[ad_1]
India and Myanmar have set up a new forex payment mechanism via the Punjab National Bank to ease cross-border movement of goods, especially pulses, which Indian importers are being encouraged to use to avoid logjams, a top official said.
Consumer affairs secretary Nidhi Khare last week reviewed trade arrangements between the two countries to speed up import of pulses from the conflict-ridden country, which is a major supplier of pigeon pea (tur) and black gram (urad) to India.
Last year, the government found that importers of pigeon pea and black gram were hoarding their purchases in Myanmar by not bringing them to India immediately. This had created artificial scarcity and stoked prices.
The consumer affairs ministry cracked down on hoarding by asking stockholding entities like supermarkets, millers and wholesalers to declare pulses inventories held by them on a weekly basis effective April 15.
The top bureaucrat in the consumer affairs virtually discussed with the Indian mission in Yangon issues related to pulses imports from Myanmar. Revised exchange rates had created a hurdle in seamless payments while stocks of pulses held by Indian importers in Myanmar have in the past created artificial scarcity.

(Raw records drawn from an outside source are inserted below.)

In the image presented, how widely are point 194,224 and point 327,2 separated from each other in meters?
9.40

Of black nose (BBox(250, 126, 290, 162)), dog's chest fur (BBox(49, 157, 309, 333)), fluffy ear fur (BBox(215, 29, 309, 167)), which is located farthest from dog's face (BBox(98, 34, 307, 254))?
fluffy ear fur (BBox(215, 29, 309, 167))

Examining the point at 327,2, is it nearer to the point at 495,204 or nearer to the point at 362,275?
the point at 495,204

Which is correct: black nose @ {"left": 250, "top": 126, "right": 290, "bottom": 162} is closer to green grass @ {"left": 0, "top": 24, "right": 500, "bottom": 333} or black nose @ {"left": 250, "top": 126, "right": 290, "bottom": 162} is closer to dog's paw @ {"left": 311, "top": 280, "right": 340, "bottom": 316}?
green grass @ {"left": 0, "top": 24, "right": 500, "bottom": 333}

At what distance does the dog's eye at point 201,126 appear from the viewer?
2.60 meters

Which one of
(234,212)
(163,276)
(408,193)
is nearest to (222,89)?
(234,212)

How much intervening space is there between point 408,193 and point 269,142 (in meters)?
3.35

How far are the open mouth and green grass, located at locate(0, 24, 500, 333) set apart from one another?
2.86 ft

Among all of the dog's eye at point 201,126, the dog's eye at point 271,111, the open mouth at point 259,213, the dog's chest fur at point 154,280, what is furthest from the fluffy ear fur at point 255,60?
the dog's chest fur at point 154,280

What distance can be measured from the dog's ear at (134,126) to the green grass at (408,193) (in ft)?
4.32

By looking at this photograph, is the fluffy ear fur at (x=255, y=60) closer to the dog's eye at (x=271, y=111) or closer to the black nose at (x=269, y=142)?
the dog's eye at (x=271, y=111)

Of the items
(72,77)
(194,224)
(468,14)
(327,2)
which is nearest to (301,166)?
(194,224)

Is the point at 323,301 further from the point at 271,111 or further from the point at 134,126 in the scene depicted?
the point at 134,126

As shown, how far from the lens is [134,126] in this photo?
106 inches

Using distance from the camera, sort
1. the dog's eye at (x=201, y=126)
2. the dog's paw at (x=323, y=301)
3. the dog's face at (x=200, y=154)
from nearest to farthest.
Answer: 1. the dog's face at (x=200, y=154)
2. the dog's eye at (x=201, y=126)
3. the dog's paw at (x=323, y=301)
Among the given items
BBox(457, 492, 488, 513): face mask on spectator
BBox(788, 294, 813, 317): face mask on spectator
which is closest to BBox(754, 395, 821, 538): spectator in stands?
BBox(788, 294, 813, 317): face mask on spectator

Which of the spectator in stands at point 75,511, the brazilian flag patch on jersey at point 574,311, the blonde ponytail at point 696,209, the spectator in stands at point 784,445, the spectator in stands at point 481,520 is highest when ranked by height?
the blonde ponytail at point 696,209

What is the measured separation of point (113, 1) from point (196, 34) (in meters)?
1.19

Read Here: Myanmar situation is precarious, says India after fall of key border town
The Indian mission apprised Khare that a rupee/kyat settlement mechanism had been operationalised in January to ease trade. The Central Bank of Myanmar has released guidelines for payment procedures under a special rupee vostro account. A vostro account is one in which a foreign bank provides financial services on behalf of a domestic bank, making transactions easier.
Retail inflation in pulses remains high, although it slowed to 17.71% in March compared to a rise of 18.9% in February, according to official data. Holding the repurchase rate steady, the Reserve Bank of India’s monetary policy committee on April 6 highlighted how food price pressures “have been interrupting the ongoing disinflation process, posing challenges for the final descent of inflation to the target of 4%”.
India’s output of pulses dipped to 23.4 million tonne in 2023-24 from 26.1 million tonne a year ago, the agriculture ministry estimated.
“The new mechanism will apply for both sea and border trade and for trade in goods as well as services. Adoption of the mechanism by traders will reduce costs associated with currency conversions and eliminate complexities related to exchange rates by eliminating the need for multiple currency conversations,” an official said, declining to be named.
The consumer affairs ministry is undertaking a campaign to disseminate information about the new payment mechanisms among pulses importers, who can now use rupee/kyat direct payment system using the vostro account through the Punjab National Bank.
To keep prices stable, the Centre has put in a mechanism to closely monitor stock disclosures of pulses importers, traders and millers to check hoarding, which could stoke prices.